### Given data
#####
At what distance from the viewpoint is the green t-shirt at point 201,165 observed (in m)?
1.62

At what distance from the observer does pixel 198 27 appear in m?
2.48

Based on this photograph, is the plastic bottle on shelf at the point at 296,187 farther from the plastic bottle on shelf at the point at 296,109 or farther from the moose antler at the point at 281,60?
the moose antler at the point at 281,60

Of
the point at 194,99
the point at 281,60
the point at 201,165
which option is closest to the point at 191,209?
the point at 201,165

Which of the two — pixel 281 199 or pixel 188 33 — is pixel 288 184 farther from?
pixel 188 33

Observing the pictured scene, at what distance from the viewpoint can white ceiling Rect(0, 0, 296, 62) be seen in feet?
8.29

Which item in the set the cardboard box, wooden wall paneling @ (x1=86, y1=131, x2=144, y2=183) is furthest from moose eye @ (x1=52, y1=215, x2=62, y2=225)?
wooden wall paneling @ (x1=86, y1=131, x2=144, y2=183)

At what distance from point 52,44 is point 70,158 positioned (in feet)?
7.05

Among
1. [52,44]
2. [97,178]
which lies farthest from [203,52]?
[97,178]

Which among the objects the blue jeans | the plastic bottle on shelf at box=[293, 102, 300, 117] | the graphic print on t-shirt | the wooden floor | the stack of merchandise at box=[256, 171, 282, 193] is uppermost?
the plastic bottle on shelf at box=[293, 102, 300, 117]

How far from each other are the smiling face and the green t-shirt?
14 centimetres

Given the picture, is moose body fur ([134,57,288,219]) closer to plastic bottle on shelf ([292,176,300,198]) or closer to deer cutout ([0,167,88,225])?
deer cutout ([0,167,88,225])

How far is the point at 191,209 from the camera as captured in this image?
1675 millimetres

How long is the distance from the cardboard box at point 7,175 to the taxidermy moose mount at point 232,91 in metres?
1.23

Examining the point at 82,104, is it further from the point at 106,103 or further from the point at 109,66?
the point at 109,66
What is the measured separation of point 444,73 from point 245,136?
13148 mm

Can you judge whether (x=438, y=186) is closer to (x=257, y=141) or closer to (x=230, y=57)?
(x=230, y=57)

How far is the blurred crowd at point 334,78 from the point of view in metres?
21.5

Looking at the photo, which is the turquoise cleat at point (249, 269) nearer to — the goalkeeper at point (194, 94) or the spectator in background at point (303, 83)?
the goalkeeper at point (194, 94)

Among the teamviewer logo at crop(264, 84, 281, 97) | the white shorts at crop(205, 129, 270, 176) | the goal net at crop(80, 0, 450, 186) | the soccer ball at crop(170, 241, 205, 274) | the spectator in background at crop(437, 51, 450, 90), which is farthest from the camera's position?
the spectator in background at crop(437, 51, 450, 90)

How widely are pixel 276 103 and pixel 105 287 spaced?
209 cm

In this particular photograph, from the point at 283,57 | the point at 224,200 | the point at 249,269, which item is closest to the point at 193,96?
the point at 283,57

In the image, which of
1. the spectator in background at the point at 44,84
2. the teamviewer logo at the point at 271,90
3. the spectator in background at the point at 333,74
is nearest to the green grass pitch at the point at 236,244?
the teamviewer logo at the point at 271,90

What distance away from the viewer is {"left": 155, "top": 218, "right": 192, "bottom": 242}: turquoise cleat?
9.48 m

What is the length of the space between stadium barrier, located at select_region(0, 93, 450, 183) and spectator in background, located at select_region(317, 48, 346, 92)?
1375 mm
#####
### The problem
Starting with the line containing "In this particular" and going on through the end of the records above, rewrite each record as a row of a two-column CSV with the header text,answer. Put the record's text and its answer each in one double-quoted field, and turn any line breaks into spaces.

### Final result
text,answer
"In this particular photograph, from the point at 283,57 | the point at 224,200 | the point at 249,269, which item is closest to the point at 193,96?","the point at 283,57"
"In the image, which of 1. the spectator in background at the point at 44,84 2. the teamviewer logo at the point at 271,90 3. the spectator in background at the point at 333,74 is nearest to the green grass pitch at the point at 236,244?","the teamviewer logo at the point at 271,90"
"What distance away from the viewer is {""left"": 155, ""top"": 218, ""right"": 192, ""bottom"": 242}: turquoise cleat?","9.48 m"
"What is the length of the space between stadium barrier, located at select_region(0, 93, 450, 183) and spectator in background, located at select_region(317, 48, 346, 92)?","1375 mm"